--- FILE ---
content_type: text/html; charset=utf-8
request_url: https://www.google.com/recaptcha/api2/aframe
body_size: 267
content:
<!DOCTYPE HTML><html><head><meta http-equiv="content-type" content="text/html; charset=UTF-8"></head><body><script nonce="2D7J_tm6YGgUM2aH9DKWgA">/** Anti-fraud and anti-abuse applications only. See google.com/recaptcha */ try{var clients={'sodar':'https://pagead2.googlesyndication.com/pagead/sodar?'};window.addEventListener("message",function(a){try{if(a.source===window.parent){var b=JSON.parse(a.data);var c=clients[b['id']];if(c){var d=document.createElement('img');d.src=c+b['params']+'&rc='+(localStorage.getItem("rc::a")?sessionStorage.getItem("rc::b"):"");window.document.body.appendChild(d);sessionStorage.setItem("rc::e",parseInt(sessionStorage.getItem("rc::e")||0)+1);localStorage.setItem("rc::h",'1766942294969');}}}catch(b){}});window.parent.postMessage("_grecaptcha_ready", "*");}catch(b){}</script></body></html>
######
Word for word, copy out all the data given above.

--- FILE ---
content_type: text/html; charset=utf-8
request_url: https://www.google.com/recaptcha/api2/aframe
body_size: 267
content:
<!DOCTYPE HTML><html><head><meta http-equiv="content-type" content="text/html; charset=UTF-8"></head><body><script nonce="2D7J_tm6YGgUM2aH9DKWgA">/** Anti-fraud and anti-abuse applications only. See google.com/recaptcha */ try{var clients={'sodar':'https://pagead2.googlesyndication.com/pagead/sodar?'};window.addEventListener("message",function(a){try{if(a.source===window.parent){var b=JSON.parse(a.data);var c=clients[b['id']];if(c){var d=document.createElement('img');d.src=c+b['params']+'&rc='+(localStorage.getItem("rc::a")?sessionStorage.getItem("rc::b"):"");window.document.body.appendChild(d);sessionStorage.setItem("rc::e",parseInt(sessionStorage.getItem("rc::e")||0)+1);localStorage.setItem("rc::h",'1766942294969');}}}catch(b){}});window.parent.postMessage("_grecaptcha_ready", "*");}catch(b){}</script></body></html>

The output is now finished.